Storing Apache Hadoop Data on the Cloud - HDFS vs. S3

History is full of great rivalries: France versus England, Red Sox versus Yankees, Sherlock Holmes versus Moriarty, Ken versus Ryu in Street Fighter... When it comes to Apache Hadoop data storage in the cloud, though, the biggest rivalry lies between the Hadoop Distributed File System (HDFS) and Amazon's Simple Storage Service (S3).

While Apache Hadoop has traditionally worked with HDFS, S3 also meets Hadoop's file system requirements. Companies such as Netflix have used this compatibility to build Hadoop data warehouses that store information in S3, rather than HDFS.
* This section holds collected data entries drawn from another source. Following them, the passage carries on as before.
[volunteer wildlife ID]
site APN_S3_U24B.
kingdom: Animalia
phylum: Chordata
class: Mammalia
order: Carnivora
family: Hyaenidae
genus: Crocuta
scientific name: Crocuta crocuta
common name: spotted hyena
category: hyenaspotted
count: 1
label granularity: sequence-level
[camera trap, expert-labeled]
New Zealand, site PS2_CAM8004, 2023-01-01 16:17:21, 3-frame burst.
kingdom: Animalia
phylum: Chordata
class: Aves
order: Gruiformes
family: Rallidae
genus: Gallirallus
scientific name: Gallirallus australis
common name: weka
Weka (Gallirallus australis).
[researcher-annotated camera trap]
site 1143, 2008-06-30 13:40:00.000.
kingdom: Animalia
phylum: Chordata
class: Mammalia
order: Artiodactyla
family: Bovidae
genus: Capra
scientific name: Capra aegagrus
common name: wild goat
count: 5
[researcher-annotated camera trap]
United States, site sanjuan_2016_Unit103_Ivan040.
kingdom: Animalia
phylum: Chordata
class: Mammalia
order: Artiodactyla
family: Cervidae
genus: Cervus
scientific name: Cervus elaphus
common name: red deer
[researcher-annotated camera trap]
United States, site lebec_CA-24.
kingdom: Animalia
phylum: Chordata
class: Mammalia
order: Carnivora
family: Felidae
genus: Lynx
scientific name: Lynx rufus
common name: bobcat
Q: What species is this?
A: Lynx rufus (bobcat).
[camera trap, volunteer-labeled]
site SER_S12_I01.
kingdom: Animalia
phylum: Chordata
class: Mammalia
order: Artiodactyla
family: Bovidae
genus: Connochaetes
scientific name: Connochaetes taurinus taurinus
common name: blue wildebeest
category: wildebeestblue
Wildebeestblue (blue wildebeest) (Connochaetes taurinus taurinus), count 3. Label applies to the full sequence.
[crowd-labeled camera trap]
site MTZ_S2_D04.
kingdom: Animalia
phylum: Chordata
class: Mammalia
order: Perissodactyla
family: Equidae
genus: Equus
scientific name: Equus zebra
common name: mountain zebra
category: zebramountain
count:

So what's all the hype about with S3, and is S3 better than HDFS for Hadoop cloud data storage? To understand the pros and cons of HDFS and S3, let's resolve this tech rivalry... in battle!

Before we get started, we'll provide a general overview of S3 and HDFS and the points of distinction between them. The main differences between HDFS and S3 are:

Difference #1: S3 is more scalable than HDFS.
Difference #2: When it comes to durability, S3 has the edge over HDFS.
Difference #3: Data in S3 is always persistent, unlike data in HDFS.
Difference #4: S3 is more cost-efficient and likely cheaper than HDFS.
Difference #5: HDFS excels when it comes to performance, outshining S3.

What Is HDFS?

HDFS (Hadoop Distributed File System) was built to be the primary data storage system for Hadoop applications. A project of the Apache Software Foundation, HDFS seeks to provide a distributed, fault-tolerant file system that can run on commodity hardware.

The HDFS layer of a cluster comprises a master node (also called a NameNode) that manages one or more slave nodes, each of which runs a DataNode instance. The NameNode keeps track of the data's location, while the DataNodes are tasked with storing and retrieving this data. Because files in HDFS are automatically stored across multiple machines, HDFS has built-in redundancy that protects against node failures and data loss.

What Is Amazon S3?

Amazon S3 (Simple Storage Service) is a cloud IaaS (infrastructure as a service) solution from Amazon Web Services for object storage via a convenient web-based interface. According to Amazon, the benefits of S3 include "industry-leading scalability, data availability, security, and performance."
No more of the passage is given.